• Collected data
● ● ●

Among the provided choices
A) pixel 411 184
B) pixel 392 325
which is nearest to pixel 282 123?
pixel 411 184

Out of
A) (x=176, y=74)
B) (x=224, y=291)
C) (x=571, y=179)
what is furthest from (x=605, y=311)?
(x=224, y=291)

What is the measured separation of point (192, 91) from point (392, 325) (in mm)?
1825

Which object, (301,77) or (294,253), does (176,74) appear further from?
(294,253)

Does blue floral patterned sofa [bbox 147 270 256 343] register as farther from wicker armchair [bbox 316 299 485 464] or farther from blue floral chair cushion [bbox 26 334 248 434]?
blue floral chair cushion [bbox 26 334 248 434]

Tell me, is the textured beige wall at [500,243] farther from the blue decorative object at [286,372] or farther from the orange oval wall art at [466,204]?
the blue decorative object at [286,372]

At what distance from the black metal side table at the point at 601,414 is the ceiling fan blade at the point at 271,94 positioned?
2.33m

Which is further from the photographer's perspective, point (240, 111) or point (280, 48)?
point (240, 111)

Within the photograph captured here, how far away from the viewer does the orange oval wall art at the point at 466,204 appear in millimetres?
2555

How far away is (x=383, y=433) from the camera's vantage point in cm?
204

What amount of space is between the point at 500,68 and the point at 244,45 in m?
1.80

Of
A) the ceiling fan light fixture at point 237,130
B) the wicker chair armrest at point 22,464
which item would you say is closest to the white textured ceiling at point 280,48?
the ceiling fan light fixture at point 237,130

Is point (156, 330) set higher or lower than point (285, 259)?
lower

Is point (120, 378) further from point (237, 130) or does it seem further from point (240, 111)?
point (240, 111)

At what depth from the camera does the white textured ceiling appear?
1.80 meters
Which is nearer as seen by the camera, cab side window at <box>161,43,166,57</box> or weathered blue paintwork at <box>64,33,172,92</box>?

● ● ●

• STATED TASK
Could you write out the lines from the one containing "Is point (120, 378)" through the end of the collected data again, with "camera" changed to "viewer" and nothing else altered?

• ANSWER BELOW
Is point (120, 378) further from point (237, 130) or does it seem further from point (240, 111)?
point (240, 111)

At what depth from the viewer does the white textured ceiling appear?
1.80 meters
Which is nearer as seen by the viewer, cab side window at <box>161,43,166,57</box> or weathered blue paintwork at <box>64,33,172,92</box>?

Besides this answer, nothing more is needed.